Datasets - Ant

The Maisqual Ant data set was published by SQuORING Technologies under an open source licence during the Maisqual research project. It features a number of metrics extracted from code, configuration management and communication channels, plus a bunch of findings from popular rule-checking tools.

About the Ant project

The early history of Ant begins in the late nineties with the donation of the Tomcat software from Sun to Apache. From a specific build tool, it evolved steadily through Tomcat contributions to be more generic and usable. James Duncan Davidson announced the creation of the Ant project on the 13 January 2000, with its own mailing lists, source repository and issue tracking. There have been many versions since then: 8 major releases and 15 updates (minor releases). The data set ends in July 2012, and the last version officially released at the time of creating this data set (2012) is 1.8.4. It should be noted that the data set of official releases may show inconsistencies with the weekly data set, since the build process extracts and transforms a subset of the actual repository content.

Ant is arguably one of the most relevant examples of a successful open source project: from 2000 to 2003, the project attracted more than 30 developers whose efforts contributed to nominations for awards and to its recognition as a reliable, extendable and well-supported build standard for both the industry and the open source community. An interesting aspect of the Ant project is the amount of information available on the lifespan of a project — check the plot displayed below: from its early beginnings in 2000, activity had its climax around 2002-2003 and then decreased steadily. Although the project is actively maintained and still brings regular releases the list of new features is decreasing with the years. It is still hosted by the Apache Software Foundation, which is known to have a high interest in software product and process quality.

ant svn tree

Maisqual Ant weekly

The Maisqual Ant data set features 636 versions of the Apache Ant project, extracted on every monday since the beginning of the project. You can check the detailed definition of metrics on the metrics page.

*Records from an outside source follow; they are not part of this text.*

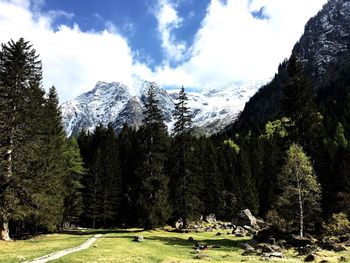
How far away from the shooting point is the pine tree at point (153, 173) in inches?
2120

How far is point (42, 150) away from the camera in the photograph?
44.6m

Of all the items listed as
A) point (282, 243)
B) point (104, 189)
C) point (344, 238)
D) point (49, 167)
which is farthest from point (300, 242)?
point (104, 189)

The weekly data set can be downloaded from bellow:

Maisqual Ant releases

The Maisqual Ant data set features analysis of the 22 official releases of the Apache Ant project published at the time of writing. Metrics proposed are the same as for the weekly data set, excepted for some time-based metrics which make no sense in an irregularly time-paced list (e.g. number of mails exchanged during last month).

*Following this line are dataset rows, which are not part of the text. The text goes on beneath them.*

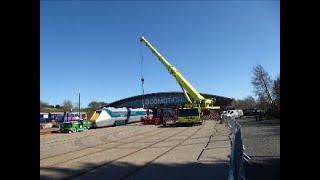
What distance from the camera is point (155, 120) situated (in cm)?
7181

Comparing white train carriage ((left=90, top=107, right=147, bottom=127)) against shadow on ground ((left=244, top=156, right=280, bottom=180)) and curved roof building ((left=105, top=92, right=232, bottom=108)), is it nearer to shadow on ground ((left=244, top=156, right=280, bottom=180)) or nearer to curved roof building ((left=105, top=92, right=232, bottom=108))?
shadow on ground ((left=244, top=156, right=280, bottom=180))

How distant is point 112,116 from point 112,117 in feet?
0.47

The releases data set can be downloaded from below:

Included releases, along with their date of publication, are provided in the table below:

Version Date Version Date
1.1 2000-07-18 1.6.2 2004-07-16
1.2 2000-10-24 1.6.3 2005-04-28
1.3 2001-03-02 1.6.4 2005-05-19
1.4 2001-09-03 1.6.5 2005-06-02
1.5.0 2002-07-15 1.7.0 2006-12-19
1.5.1 2002-10-03 1.7.1 2008-06-27
1.5.2 2003-03-03 1.8.0 2010-02-08
1.5.3 2003-04-09 1.8.1 2010-05-07
1.5.4 2003-08-12 1.8.2 2010-12-27
1.6.0 2003-12-18 1.8.3 2012-02-29
1.6.1 2004-02-12 1.8.4 2012-05-23

Using the data sets

You can import them easily into LibreOffice by simply double-clicking on the file and selecting '!' (exclamation mark) as the separator. Don't use anything else as separator, since fields may contain other characters, e.g. commas. The following image shows a plot made with LibreOffice:

mails ant user

A (by far) more powerful software for data mining is R. The data set can be imported in R with the following commands:

project_app  <- read.csv('metrics_app_Ant_e.csv', sep='!')
names(project_app)
  [1] "Application"                        "Version"
  [3] "BLAN"                               "BRAC"
  [5] "CFT"                                "CLAS"
  [7] "CLOC"                               "COM_DEV_AUTH_1M"
  [9] "COM_DEV_AUTH_3M"                    "COM_DEV_AUTH_1W"
 [11] "COM_DEV_RESP_TIME_MED_1M"           "COM_DEV_RESP_TIME_MED_3M"
 [13] "COM_DEV_RESP_TIME_MED_1W"           "COM_DEV_RESP_VOL_1M"
 [15] "COM_DEV_RESP_VOL_3M"                "COM_DEV_RESP_VOL_1W"
 [17] "COM_DEV_VOL_1M"                     "COM_DEV_VOL_3M"
 [19] "COM_DEV_VOL_1W"                     "COM_DEV_SUBJ_1M"
 [21] "COM_DEV_SUBJ_3M"                    "COM_DEV_SUBJ_1W"
 [23] "COM_USR_AUTH_1M"                    "COM_USR_AUTH_3M"
 [25] "COM_USR_AUTH_1W"                    "COM_USR_RESP_TIME_MED_1M"
 [27] "COM_USR_RESP_TIME_MED_3M"           "COM_USR_RESP_TIME_MED_1W"
 [29] "COM_USR_RESP_VOL_1M"                "COM_USR_RESP_VOL_3M"
 [31] "COM_USR_RESP_VOL_1W"                "COM_USR_SUBJ_1M"
 [33] "COM_USR_SUBJ_3M"                    "COM_USR_SUBJ_1W"
 [35] "COM_USR_VOL_1M"                     "COM_USR_VOL_3M"
 [37] "COM_USR_VOL_1W"                     "COMR"
 [39] "DITM"                               "ELOC"
 [41] "FILE"                               "FUNC"
 [43] "LADD"                               "LC"
 [45] "LMOD"                               "LREM"
 [47] "MLOC"                               "NCC"
 [SNIP...]

From there you have all data at hand. You can easily plot it:

jpeg(file="file_scatter_lines.jpg",
     width=1200, height=1200, quality=100,
     pointsize=12, res=100)
plot(project_app[,c("SLOC", "NCC", "COMR", "VG")])
dev.off()

file scatter lines

You can apply your own data mining techniques to the set as well. As an example in the following extract we want to find categories of files depending on their size (i.e. source lines of code). For that purpose we apply k-means clustering to the SLOC metric at the file level and display the results, showing different colours for the output clusters.

project_app_kmeans_sloc_7 <- kmeans(project_app$SLOC, 7)
groups_sloc_7 <- table(project_app_kmeans_sloc_7$cluster)
jpeg(file="file_kmeans_sloc_7.jpg",
       width=1200, height=1200, quality=100,
       pointsize=12, res=100)
plot(project_app[,c("SLOC")],
       col=project_app_kmeans_sloc_7$cluster)
dev.off()

file kmeans sloc 7